The ECB was modeled after the German Bundesbank in that the central bank goal is to follow a rule that only targets inflation. However, there are many who are now trying to alter central bank rules so that they can help aid countries such as Greece, Ireland, Portugal, Spain and Italy. The ECB has been conducting bond purchases in recent months aimed at helping these ailing countries, but the purchases have been sterilized through facilities which drain liquidity from the system. Bond purchases in the euro-area have been sterilized unlike in the U.S. where bond purchases have been conducted and expanded the Fed’s balance sheet.
The danger of stopping sterilization is the German’s fear of runaway inflation. However the alternative might be very costly as well. If the ECB does not do additional intervention, there is a looming threat that the euro might fall apart. There is no plan in place for any country to leave the euro, and a disorderly unwinding might lead to widespread bank runs as either all the rich or poor countries abandon the common currency. The ECB has been running a stabilization fund that is hoped to help keep the euro from collapsing, but there are fears that the fund is not large or stable enough to actually help in the medium to long run.
Questions you might answer:
- Do you believe the ECB should stick to its strict goal of inflation targeting, or should they also consider trying to reach full employment across the euro zone.
- Should we just allow the euro to collapse?

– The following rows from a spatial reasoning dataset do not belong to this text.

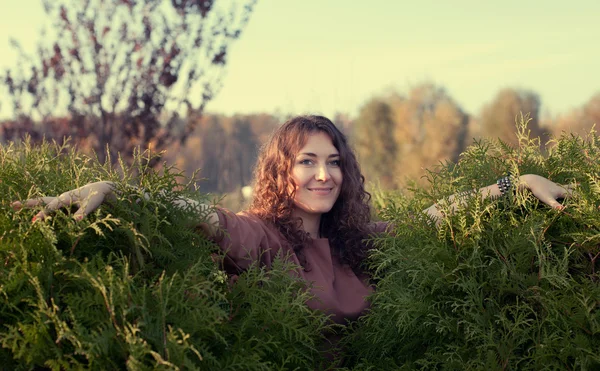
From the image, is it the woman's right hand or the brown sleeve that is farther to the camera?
the brown sleeve

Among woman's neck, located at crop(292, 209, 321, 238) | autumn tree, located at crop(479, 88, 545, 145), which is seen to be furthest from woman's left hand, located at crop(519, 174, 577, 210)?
autumn tree, located at crop(479, 88, 545, 145)

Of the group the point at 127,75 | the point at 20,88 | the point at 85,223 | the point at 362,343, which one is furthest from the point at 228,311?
the point at 20,88

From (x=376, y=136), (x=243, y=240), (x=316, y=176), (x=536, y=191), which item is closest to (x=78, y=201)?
(x=243, y=240)

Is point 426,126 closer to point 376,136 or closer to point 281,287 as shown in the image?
point 376,136

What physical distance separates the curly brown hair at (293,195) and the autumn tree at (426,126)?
22.0m

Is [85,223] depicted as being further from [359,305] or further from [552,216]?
[552,216]

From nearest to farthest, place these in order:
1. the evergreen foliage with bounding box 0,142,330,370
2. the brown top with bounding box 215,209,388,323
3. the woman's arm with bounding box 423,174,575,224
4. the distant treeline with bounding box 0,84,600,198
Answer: the evergreen foliage with bounding box 0,142,330,370 < the woman's arm with bounding box 423,174,575,224 < the brown top with bounding box 215,209,388,323 < the distant treeline with bounding box 0,84,600,198

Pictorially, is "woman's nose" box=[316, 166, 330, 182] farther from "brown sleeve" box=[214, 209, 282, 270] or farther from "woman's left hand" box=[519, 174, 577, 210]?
"woman's left hand" box=[519, 174, 577, 210]

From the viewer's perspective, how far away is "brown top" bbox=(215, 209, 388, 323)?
347 centimetres

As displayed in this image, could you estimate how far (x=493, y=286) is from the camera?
9.95ft

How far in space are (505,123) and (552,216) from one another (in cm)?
2395

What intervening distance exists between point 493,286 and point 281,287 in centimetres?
96

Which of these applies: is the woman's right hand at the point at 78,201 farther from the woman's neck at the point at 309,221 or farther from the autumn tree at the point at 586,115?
the autumn tree at the point at 586,115

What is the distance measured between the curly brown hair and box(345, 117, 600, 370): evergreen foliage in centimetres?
74
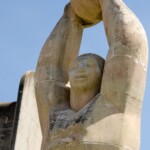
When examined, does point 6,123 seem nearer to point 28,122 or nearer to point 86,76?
point 28,122

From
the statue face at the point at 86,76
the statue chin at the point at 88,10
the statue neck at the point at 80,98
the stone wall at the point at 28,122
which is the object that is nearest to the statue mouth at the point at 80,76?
the statue face at the point at 86,76

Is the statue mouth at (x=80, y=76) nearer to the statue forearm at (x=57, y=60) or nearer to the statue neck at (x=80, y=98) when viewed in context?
the statue neck at (x=80, y=98)

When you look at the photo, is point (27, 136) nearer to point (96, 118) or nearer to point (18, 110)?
point (18, 110)

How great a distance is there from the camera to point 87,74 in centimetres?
941

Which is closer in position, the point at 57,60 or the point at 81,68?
the point at 81,68

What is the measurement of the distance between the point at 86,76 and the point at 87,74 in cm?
3

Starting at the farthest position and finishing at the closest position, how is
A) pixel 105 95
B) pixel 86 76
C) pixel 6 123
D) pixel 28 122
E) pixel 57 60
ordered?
pixel 6 123 < pixel 28 122 < pixel 57 60 < pixel 86 76 < pixel 105 95

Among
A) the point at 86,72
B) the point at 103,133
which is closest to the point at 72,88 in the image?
the point at 86,72

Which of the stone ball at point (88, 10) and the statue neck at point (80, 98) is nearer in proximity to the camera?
the statue neck at point (80, 98)

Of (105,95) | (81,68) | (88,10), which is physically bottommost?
(105,95)

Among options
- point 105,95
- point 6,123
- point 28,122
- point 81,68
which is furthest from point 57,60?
point 6,123

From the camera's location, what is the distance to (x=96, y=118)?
8.94 meters

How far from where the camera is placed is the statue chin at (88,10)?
9.99 m

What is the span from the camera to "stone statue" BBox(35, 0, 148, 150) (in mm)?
8867
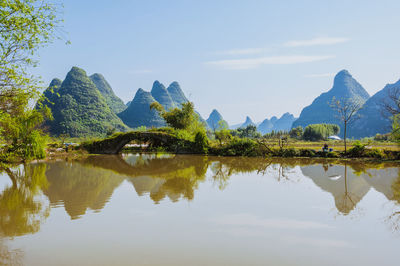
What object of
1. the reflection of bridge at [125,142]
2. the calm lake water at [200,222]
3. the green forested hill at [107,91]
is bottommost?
the calm lake water at [200,222]

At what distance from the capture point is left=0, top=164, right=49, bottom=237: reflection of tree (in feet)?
21.1

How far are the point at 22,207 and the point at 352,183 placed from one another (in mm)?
11166

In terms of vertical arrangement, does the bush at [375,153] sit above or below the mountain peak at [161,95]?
below

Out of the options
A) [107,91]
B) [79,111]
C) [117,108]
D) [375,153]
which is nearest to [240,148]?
A: [375,153]

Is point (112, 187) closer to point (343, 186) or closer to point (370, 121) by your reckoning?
point (343, 186)

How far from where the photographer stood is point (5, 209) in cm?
798

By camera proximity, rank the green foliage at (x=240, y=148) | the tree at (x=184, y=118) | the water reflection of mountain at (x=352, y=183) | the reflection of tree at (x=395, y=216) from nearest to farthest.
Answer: the reflection of tree at (x=395, y=216)
the water reflection of mountain at (x=352, y=183)
the green foliage at (x=240, y=148)
the tree at (x=184, y=118)

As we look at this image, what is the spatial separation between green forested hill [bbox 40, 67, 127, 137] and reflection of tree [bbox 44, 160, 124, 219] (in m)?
65.6

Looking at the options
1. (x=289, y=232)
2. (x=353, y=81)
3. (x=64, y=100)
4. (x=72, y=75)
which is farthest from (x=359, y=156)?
(x=353, y=81)

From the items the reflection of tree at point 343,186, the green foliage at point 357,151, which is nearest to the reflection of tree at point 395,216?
the reflection of tree at point 343,186

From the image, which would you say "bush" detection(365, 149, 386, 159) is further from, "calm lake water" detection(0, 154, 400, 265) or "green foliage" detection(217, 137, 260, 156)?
"calm lake water" detection(0, 154, 400, 265)

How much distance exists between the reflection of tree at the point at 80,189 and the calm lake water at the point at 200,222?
36 millimetres

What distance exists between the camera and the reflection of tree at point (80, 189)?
839cm

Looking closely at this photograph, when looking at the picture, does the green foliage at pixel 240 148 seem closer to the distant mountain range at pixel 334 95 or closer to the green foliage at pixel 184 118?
the green foliage at pixel 184 118
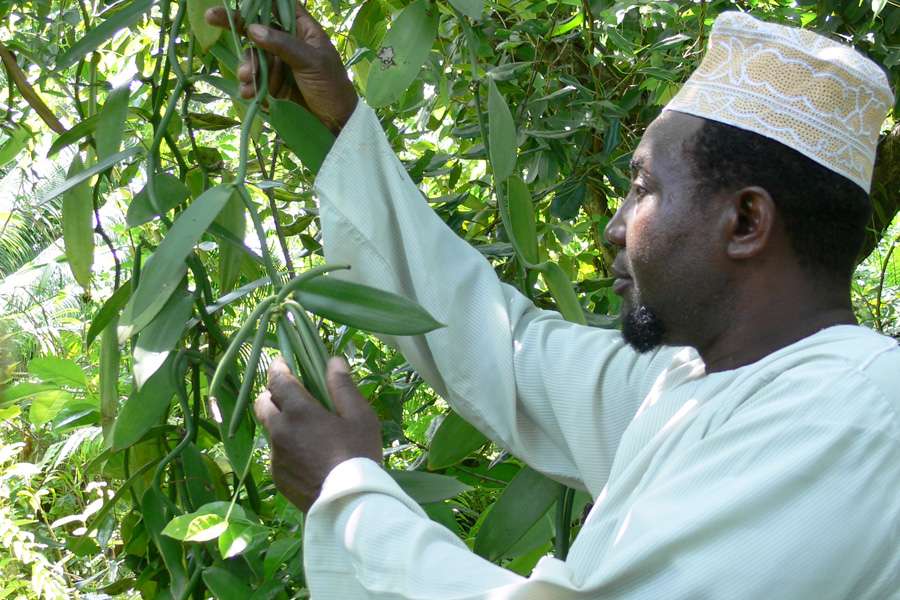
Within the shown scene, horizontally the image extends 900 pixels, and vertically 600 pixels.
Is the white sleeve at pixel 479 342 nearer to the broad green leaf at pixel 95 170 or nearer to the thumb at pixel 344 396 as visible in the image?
the broad green leaf at pixel 95 170

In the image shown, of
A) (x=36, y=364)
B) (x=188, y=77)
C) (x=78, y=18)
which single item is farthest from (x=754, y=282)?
(x=78, y=18)

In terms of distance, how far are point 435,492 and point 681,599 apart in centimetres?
29

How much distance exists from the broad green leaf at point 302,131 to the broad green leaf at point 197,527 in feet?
1.07

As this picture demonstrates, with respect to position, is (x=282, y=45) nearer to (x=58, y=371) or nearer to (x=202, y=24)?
(x=202, y=24)

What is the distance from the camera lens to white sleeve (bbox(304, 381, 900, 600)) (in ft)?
2.07

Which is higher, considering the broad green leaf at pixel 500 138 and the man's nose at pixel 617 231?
the broad green leaf at pixel 500 138

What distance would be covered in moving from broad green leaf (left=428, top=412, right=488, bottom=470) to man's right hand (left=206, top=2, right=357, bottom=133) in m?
0.29

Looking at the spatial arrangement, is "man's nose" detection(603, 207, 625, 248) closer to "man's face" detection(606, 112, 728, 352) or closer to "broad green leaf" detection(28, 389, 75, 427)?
"man's face" detection(606, 112, 728, 352)

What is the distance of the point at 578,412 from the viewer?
3.36 ft

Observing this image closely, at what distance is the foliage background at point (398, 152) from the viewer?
1.00 metres

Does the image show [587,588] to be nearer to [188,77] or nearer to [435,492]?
[435,492]

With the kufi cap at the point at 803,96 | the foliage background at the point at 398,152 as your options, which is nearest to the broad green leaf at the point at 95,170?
the foliage background at the point at 398,152

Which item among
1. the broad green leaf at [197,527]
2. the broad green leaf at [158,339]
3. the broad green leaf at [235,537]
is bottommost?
the broad green leaf at [235,537]

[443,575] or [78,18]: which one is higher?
[78,18]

If these countries put themselves in this situation, what reason can you think of for either bailing them out or not? Are they solely to blame for the overspending on real estate and government programs? Or do surplus countries like Germany share the blame? Does the possibility of forcing debtor countries to work and repay their debts in the long run have any potential consequences?
- What problems might arise if the ECB dropped their strict inflation target? Are we guaranteed to experience runaway inflation?